The purpose of this exercise was to combine techniques to produce interesting and creative prints from several different subjects.
Keywords from the brief:
- Create prints from your own subjects and imagination which combine two or more of the techniques
- Try to find four contrasting subjects
- Make several versions of the subject so that you have a selection to choose from
- Make preparatory sketches and drawings to work out compositions and ideas
- Print on a range of different papers to achieve different effects
- Keep your textures simple and be bold with your masks
- Try different colour schemes for similar subjects
Still life, painted monoprint with texture
The first combination monoprint was a development of the still life I created in Your first monoprints.
The preparatory drawing was made with charcoal and Conte Crayons and takes inspiration from my visits to the Matisse in the studio exhibition in the Royal Academy.
The print was made at Kew Print Studio using the large press. The monoprint was painted on a single plate and uses texture scratched into the ink and painting and splashing with white spirits.

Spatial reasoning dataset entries
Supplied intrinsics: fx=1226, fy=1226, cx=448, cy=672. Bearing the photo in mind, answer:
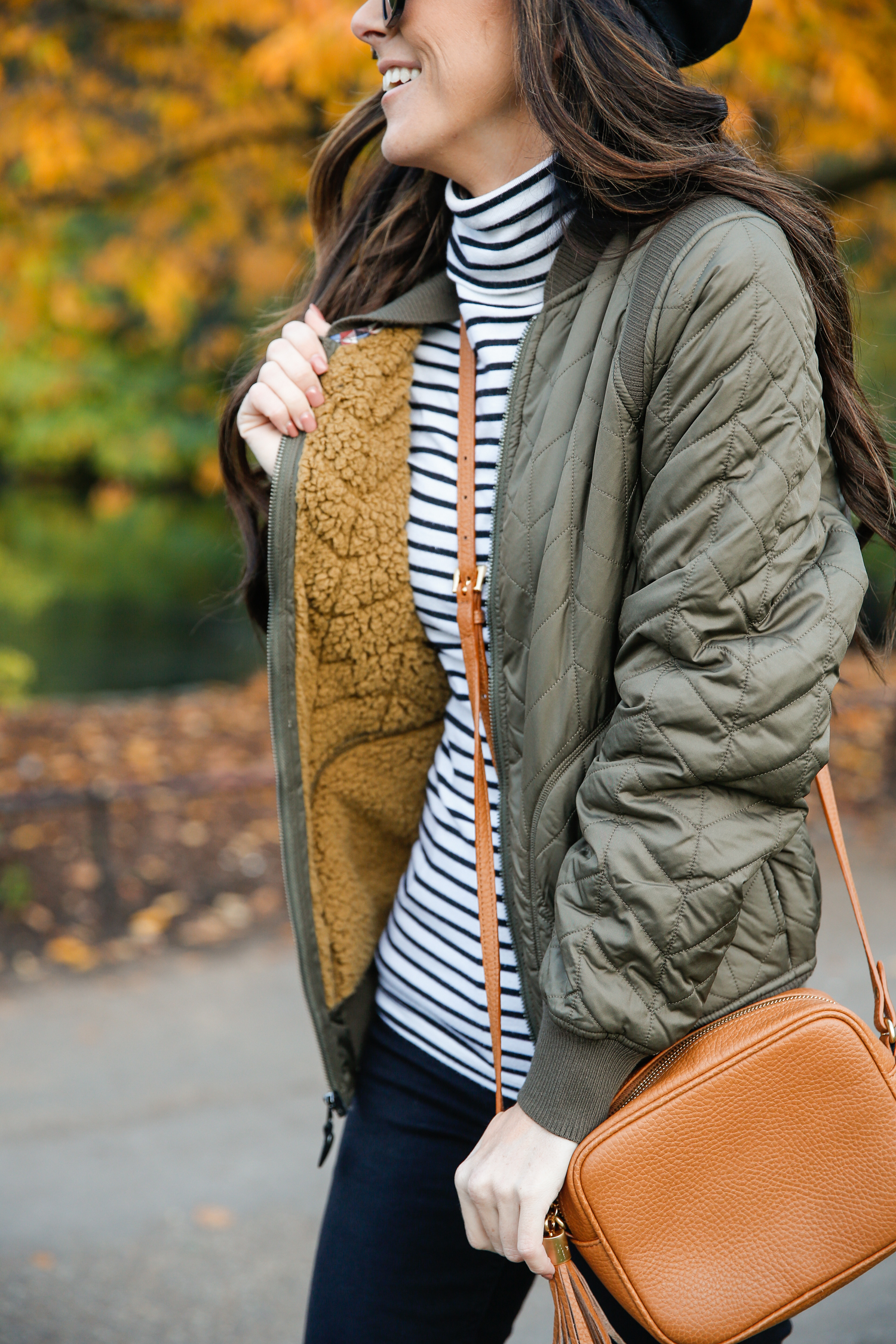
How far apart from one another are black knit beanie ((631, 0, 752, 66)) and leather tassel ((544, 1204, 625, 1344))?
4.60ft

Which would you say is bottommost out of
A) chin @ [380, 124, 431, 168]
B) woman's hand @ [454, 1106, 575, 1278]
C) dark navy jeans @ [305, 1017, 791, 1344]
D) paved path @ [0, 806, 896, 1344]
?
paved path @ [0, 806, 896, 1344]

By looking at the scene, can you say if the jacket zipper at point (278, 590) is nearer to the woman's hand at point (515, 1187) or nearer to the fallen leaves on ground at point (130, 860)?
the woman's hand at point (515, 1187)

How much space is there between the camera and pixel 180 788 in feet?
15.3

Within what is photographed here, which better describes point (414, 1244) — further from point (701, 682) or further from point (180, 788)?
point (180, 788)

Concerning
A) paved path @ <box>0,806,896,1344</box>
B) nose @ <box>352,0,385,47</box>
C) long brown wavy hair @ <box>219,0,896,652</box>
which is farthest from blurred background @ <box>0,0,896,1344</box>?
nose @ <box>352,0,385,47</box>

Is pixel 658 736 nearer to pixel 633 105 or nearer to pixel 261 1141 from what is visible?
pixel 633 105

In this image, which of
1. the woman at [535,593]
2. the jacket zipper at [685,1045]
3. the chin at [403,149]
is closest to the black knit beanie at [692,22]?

• _WHAT THIS EXERCISE ASKS_
A) Please copy the stretch of the monoprint notes from "The purpose of" through "Your first monoprints." word for word.
B) In the entries, take the stretch from the line containing "In this image, which of" through the end of the entries and write it out again with "nearest" in place of "closest", changing nothing else. Return only those lines.

• _EXPECTED RESPONSES_
A)
The purpose of this exercise was to combine techniques to produce interesting and creative prints from several different subjects.
Keywords from the brief:
- Create prints from your own subjects and imagination which combine two or more of the techniques
- Try to find four contrasting subjects
- Make several versions of the subject so that you have a selection to choose from
- Make preparatory sketches and drawings to work out compositions and ideas
- Print on a range of different papers to achieve different effects
- Keep your textures simple and be bold with your masks
- Try different colour schemes for similar subjects
Still life, painted monoprint with texture
The first combination monoprint was a development of the still life I created in Your first monoprints.

B)
In this image, which of
1. the woman at [535,593]
2. the jacket zipper at [685,1045]
3. the chin at [403,149]
is nearest to the black knit beanie at [692,22]?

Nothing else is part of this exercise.